Friday, 28 September 2018
For a series built entirely around one character, the RoboCop films have a bizarre approach to continuity. The first entry was about a dead man encased in an armoured, metal coffin slowly unravelling from the programming that had been imposed on him. A key scene in Paul Verhoeven's film depicts this reanimated corpse looking at its face in a shard of broken glass. RoboCop, finally free of his bolted-on helmet, pores over lines and features as a way to come to terms with the ruin that has been made of him. Edward Neumeier and Michael Miner's screenplay even concludes with RoboCop discarding his branded identity to proudly declare that he should be known by his human name, Murphy.
RoboCop 2 backpedalled with a lead character who shunned the vestiges of his former life to wrap himself up in duty and his hyper-alloy chassis. Perhaps being a post-human unable to pursue anything meaningful beyond his job was simply too painful? RoboCop 3 goes even further, beginning with a hero who behaves like a lobotomised toy - complete with action accessories - only dimly aware of the connections he made before his death. Part of the problem is the need for an arc, per the three-act mandate, RoboCop must grow and change to satisfy the audience. There's no need for this recap-cum-reset though, RoboCop 3 is even more future-shocked than the first two films.
To make way for OCP's prefab future, American citizens are being packed onto buses by South African mercenaries to be driven to God-knows-where. Their crime? Being poor. That's really the only transgression the film requires. RoboCop abandoning the hopelessly compromised police force to embrace a less collectivised idea of civic service is more than strong enough to build a film around. Director Fred Dekker's threequel, working from a screenplay co-written with chronic worrier Frank Miller, feels revised and re-worked to the point of having lost its basic shape. Scenes in which Robo surveys children being roughed up by the hired goons of corporate America are included to prickle this robot's latent, submerged emotions, rather than prompt the deep-seated revulsion felt by a person who has fought hard to regain their own humanity.

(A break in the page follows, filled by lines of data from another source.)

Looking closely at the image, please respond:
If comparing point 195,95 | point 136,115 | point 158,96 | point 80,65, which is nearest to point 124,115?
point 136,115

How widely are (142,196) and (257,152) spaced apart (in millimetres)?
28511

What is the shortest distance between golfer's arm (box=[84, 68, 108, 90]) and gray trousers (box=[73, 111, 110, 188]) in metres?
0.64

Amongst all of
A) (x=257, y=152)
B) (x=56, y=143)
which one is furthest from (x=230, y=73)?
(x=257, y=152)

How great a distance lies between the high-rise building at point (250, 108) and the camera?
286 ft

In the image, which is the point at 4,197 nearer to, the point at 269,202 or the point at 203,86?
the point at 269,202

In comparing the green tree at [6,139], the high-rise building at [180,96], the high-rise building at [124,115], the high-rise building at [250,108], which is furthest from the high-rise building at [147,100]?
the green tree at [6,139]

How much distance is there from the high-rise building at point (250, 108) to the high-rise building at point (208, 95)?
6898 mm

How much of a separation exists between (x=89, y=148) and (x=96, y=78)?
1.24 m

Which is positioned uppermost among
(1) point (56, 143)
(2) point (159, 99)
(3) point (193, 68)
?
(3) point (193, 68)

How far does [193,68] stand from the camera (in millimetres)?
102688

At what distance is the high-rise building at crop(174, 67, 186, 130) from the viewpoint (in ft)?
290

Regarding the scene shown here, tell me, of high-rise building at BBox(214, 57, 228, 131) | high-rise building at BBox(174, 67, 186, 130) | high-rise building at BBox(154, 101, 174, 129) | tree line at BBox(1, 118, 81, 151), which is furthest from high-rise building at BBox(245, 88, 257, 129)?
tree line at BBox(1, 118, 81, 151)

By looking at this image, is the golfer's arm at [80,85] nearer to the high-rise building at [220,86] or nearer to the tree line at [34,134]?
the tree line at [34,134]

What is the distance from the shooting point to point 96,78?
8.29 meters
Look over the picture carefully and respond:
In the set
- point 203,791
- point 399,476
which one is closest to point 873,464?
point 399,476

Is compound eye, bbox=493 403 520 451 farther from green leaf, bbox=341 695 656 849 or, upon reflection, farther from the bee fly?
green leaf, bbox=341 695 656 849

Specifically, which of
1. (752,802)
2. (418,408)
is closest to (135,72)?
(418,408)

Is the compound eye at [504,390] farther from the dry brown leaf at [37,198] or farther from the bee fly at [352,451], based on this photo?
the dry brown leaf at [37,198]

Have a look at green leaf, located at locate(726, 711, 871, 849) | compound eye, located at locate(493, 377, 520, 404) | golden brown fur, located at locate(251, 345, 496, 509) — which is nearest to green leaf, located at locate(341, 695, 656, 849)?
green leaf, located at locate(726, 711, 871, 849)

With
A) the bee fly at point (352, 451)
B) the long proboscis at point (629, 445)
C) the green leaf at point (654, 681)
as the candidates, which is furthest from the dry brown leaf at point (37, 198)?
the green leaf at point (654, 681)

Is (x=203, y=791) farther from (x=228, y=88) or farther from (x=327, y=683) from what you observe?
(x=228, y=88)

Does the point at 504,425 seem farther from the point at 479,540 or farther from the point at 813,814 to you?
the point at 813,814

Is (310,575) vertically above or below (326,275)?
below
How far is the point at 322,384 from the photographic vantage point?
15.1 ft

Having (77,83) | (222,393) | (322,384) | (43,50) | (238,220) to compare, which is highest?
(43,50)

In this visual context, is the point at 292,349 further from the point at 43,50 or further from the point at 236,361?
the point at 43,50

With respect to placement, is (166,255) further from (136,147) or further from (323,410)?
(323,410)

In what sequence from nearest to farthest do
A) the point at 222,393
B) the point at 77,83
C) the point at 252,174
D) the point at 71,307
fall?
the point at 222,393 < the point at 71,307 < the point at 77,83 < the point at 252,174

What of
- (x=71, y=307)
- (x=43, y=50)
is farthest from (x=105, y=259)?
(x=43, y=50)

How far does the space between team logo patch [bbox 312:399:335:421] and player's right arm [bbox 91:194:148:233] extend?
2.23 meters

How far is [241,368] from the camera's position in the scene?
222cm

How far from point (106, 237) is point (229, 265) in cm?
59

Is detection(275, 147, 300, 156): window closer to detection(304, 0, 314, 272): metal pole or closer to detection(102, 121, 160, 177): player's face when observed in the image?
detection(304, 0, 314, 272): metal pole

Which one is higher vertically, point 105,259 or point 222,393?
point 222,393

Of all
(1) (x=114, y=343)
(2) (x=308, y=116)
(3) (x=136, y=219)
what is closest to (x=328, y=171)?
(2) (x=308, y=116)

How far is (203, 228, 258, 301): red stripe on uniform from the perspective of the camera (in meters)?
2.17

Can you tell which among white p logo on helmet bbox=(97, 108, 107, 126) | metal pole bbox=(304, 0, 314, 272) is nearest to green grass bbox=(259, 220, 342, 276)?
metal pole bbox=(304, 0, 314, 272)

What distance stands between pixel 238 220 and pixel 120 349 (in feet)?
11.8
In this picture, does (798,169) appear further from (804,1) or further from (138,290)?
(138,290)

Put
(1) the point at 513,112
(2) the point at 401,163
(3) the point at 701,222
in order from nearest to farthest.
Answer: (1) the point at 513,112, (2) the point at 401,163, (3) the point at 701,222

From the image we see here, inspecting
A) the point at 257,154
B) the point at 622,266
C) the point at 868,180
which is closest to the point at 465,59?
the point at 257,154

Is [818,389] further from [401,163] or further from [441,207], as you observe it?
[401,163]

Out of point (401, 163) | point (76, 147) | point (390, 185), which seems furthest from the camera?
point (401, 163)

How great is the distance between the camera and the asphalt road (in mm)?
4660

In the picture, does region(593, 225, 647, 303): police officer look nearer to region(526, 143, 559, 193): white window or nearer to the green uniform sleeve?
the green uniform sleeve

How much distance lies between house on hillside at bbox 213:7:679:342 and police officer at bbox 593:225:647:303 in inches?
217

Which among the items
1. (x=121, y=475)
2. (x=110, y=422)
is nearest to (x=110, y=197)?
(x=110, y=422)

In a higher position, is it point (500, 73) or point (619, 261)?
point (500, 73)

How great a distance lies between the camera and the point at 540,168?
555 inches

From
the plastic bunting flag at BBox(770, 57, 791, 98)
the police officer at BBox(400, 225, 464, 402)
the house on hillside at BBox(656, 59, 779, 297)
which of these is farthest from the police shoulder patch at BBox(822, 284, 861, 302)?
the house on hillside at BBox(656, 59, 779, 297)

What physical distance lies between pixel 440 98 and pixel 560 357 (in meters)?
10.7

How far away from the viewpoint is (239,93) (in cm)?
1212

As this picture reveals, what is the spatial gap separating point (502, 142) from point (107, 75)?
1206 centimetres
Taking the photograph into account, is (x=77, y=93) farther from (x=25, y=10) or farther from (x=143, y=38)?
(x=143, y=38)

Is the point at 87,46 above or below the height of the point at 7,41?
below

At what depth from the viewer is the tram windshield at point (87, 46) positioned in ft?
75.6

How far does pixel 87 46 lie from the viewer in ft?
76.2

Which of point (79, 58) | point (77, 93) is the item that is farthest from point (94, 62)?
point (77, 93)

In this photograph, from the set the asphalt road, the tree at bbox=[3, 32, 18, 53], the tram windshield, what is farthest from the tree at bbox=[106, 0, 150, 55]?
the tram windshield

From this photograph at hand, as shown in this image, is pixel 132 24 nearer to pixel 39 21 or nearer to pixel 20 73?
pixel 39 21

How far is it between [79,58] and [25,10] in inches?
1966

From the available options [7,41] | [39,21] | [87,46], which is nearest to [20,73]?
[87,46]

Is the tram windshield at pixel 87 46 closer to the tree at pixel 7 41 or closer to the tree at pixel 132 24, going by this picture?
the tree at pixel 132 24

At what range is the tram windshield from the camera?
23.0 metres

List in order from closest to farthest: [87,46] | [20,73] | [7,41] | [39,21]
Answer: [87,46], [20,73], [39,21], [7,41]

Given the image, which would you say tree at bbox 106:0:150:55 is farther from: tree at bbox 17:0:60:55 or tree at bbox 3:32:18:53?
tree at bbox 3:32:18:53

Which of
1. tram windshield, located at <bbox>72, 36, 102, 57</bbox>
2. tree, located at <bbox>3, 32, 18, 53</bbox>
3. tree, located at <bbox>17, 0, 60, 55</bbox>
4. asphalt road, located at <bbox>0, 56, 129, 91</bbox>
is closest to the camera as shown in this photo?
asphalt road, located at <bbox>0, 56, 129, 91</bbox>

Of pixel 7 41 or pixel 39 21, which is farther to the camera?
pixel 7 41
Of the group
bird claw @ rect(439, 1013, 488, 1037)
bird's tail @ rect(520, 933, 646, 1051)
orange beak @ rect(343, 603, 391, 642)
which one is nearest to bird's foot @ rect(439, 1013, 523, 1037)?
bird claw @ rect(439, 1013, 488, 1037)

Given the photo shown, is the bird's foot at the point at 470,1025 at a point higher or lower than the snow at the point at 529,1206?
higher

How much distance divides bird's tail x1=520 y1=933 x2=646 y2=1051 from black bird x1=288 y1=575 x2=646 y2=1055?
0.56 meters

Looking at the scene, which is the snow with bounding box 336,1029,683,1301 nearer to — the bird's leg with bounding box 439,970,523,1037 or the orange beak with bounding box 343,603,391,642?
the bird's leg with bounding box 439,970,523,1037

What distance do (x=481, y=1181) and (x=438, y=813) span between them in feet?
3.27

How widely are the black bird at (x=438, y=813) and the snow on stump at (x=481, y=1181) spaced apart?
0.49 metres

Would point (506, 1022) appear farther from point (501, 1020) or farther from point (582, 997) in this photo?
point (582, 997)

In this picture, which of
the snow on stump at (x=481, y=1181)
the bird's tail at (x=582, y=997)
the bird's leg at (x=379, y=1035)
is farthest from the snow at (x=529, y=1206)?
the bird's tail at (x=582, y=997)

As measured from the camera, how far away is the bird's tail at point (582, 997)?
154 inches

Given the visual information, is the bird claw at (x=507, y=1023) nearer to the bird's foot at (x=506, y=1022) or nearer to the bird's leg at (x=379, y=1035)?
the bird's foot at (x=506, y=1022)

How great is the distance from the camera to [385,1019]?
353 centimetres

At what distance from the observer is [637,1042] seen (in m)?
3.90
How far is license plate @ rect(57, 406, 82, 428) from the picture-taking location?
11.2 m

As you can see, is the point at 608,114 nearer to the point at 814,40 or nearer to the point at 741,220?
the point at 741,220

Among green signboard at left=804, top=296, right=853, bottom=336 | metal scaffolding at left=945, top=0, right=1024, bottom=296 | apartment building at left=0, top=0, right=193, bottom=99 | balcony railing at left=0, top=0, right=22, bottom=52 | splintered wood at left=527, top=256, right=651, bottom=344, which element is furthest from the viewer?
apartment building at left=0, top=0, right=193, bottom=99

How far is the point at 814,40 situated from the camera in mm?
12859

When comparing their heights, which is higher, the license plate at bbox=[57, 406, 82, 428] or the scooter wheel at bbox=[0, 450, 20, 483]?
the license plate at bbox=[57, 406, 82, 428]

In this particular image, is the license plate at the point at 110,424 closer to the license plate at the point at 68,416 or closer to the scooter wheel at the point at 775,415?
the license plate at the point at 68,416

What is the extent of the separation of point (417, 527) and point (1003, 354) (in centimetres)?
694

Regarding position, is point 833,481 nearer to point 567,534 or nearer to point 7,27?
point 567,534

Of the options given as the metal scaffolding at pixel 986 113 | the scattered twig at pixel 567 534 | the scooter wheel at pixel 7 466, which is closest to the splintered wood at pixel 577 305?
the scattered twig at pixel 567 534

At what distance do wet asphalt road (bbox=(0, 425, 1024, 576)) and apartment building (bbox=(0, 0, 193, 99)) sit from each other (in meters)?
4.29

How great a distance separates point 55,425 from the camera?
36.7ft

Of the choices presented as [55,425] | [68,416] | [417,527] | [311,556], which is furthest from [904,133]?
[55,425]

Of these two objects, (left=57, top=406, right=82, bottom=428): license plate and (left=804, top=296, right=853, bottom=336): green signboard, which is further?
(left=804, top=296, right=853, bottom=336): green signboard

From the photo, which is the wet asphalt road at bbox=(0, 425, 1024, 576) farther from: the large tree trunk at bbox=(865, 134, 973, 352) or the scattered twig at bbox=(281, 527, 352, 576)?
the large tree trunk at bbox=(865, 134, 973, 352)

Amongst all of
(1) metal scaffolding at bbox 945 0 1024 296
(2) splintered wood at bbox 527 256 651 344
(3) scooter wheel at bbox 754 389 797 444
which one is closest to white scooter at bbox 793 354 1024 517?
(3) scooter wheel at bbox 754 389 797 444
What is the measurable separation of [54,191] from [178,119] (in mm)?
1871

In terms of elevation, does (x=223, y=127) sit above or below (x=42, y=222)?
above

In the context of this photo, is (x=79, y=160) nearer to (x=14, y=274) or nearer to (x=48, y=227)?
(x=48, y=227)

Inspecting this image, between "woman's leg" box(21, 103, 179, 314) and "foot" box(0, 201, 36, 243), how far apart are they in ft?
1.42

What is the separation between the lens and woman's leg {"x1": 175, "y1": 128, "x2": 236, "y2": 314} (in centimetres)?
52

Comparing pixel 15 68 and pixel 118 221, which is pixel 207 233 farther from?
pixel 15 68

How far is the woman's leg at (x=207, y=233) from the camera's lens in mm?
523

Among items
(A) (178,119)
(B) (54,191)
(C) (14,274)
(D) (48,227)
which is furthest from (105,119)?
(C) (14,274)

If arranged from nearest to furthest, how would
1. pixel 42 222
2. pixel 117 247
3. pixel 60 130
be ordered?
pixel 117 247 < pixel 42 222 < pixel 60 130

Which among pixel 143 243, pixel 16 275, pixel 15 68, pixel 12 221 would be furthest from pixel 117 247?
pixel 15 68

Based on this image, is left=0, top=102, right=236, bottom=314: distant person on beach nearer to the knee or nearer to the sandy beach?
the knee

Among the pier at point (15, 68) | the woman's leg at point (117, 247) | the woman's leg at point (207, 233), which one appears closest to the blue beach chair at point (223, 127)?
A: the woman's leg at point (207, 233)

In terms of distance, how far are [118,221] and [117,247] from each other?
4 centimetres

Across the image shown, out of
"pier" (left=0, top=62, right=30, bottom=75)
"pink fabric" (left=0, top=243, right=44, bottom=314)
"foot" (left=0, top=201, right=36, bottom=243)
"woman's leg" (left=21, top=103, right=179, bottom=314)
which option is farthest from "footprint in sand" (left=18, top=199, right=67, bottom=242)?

The transition that powers Murphy's story needs to come from the undead police officer's decision to stop collaborating with the corrupt ruling class and become, essentially, a folk hero. The strength of this idea is dampened and distorted by the clattering mechanics of Murphy's clumsy, needlessly synthetic portrayal. Although there's power in Robert DoQui's Desk Sergeant turning in his badge to join the revolution, the film's failures are compounded by Orion's determination to ease off the shredded flesh in pursuit of a family friendly cinema rating. RoboCop's bubbling rage can no longer be expressed through his trademark ultra-violence. Having discovered that OCP's apartheid muscle are liquidating Detroit's working class, Murphy's response should be significantly stronger, and more cathartic, than simply wandering into the Afrikaan's staging area to set fire to their stationary.